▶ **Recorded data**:
— BEGIN —

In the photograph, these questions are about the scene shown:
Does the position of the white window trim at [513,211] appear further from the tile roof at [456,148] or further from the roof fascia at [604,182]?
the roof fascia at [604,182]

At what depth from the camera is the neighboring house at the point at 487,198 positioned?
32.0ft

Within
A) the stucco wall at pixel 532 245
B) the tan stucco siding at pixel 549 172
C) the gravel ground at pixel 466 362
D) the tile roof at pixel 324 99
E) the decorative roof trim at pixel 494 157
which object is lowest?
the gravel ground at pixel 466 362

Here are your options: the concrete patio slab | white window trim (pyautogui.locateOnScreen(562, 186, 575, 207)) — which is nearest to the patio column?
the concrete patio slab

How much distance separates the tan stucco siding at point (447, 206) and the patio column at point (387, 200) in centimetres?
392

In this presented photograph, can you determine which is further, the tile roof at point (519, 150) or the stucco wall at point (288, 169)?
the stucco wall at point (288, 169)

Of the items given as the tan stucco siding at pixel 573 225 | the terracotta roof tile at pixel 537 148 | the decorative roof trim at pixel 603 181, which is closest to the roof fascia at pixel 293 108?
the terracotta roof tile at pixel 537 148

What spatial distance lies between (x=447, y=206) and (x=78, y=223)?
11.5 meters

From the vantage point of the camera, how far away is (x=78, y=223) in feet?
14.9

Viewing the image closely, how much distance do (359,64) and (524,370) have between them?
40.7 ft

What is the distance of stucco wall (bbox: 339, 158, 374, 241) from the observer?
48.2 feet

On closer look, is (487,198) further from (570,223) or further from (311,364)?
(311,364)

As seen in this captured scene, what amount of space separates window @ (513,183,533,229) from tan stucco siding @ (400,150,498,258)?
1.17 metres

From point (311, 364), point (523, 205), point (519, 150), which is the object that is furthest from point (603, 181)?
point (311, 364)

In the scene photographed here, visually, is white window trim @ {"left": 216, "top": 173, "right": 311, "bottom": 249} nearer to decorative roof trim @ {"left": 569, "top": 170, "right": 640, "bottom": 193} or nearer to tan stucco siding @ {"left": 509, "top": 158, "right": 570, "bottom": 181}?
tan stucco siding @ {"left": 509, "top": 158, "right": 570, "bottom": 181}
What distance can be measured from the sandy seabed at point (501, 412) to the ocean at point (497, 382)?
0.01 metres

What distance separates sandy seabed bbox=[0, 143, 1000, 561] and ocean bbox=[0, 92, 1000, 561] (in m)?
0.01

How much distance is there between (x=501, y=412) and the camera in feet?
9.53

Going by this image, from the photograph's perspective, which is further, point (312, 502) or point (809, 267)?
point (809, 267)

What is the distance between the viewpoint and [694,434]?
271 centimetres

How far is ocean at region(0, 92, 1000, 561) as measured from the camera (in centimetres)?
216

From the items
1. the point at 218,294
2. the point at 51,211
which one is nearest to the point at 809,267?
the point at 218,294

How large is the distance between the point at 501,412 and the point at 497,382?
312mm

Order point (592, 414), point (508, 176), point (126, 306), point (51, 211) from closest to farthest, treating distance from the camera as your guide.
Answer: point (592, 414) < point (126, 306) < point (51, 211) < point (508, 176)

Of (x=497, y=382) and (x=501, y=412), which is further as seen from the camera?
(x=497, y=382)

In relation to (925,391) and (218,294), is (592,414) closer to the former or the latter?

— END —

Rewrite all the records above with each "patio column" changed to "porch column", leaving everything else the same.

In the photograph, these questions are about the scene shown:
Does the position of the white window trim at [513,211] appear further from the tile roof at [456,148] or further from the roof fascia at [604,182]?
the roof fascia at [604,182]

At what depth from the camera is the neighboring house at the point at 487,198 positioned?
32.0ft

Within
A) the stucco wall at pixel 532 245
B) the tan stucco siding at pixel 549 172
C) the gravel ground at pixel 466 362
D) the tile roof at pixel 324 99
E) the decorative roof trim at pixel 494 157
which object is lowest?
the gravel ground at pixel 466 362

Here are your options: the concrete patio slab | white window trim (pyautogui.locateOnScreen(562, 186, 575, 207)) — which is nearest to the porch column?
the concrete patio slab

How much distance separates the tan stucco siding at point (447, 206) and the porch column at point (387, 200) in centimetres?
392

In this presented photograph, can you determine which is further, the tile roof at point (519, 150) or the stucco wall at point (288, 169)?
the stucco wall at point (288, 169)

Of the items given as the tan stucco siding at pixel 573 225 | the terracotta roof tile at pixel 537 148 | the decorative roof trim at pixel 603 181, which is closest to the roof fascia at pixel 293 108?
the terracotta roof tile at pixel 537 148

What spatial distance lies between (x=447, y=206) and (x=78, y=223)?
11.5 meters

From the vantage point of the camera, how far away is (x=78, y=223) in feet?
14.9

Viewing the image closely, how much distance do (359,64) and (524,370) have between them?
40.7 ft

What is the distance of stucco wall (bbox: 339, 158, 374, 241) from the observer?
48.2 feet

On closer look, is (487,198) further from (570,223) or further from (311,364)?
(311,364)

As seen in this captured scene, what amount of space separates window @ (513,183,533,229) from tan stucco siding @ (400,150,498,258)?
1.17 metres

From point (311, 364), point (523, 205), point (519, 150), which is the object that is furthest from point (603, 181)?
point (311, 364)

In the scene photographed here, visually, is white window trim @ {"left": 216, "top": 173, "right": 311, "bottom": 249} nearer to decorative roof trim @ {"left": 569, "top": 170, "right": 640, "bottom": 193} or nearer to tan stucco siding @ {"left": 509, "top": 158, "right": 570, "bottom": 181}?
tan stucco siding @ {"left": 509, "top": 158, "right": 570, "bottom": 181}
What distance can be measured from the sandy seabed at point (501, 412) to the ocean at point (497, 382)?
0.01 metres

What distance separates sandy seabed bbox=[0, 143, 1000, 561] and ocean bbox=[0, 92, 1000, 561] (in m)?
0.01

How much distance is there between (x=501, y=412) and the camera in feet?
9.53

Going by this image, from the photograph's perspective, which is further, point (312, 502) or point (809, 267)?
point (809, 267)

What is the distance between the viewpoint and [694,434]?
271 centimetres

How far is ocean at region(0, 92, 1000, 561) as measured from the camera (in centimetres)?
216

From the items
1. the point at 218,294
2. the point at 51,211
which one is nearest to the point at 809,267?
the point at 218,294

How large is the distance between the point at 501,412 and the point at 497,382?
312mm

Order point (592, 414), point (508, 176), point (126, 306), point (51, 211) from closest to farthest, treating distance from the camera as your guide.
Answer: point (592, 414) < point (126, 306) < point (51, 211) < point (508, 176)

Of (x=497, y=382) and (x=501, y=412), which is further as seen from the camera?
(x=497, y=382)

In relation to (925,391) and (218,294), is (592,414) closer to the former or the latter?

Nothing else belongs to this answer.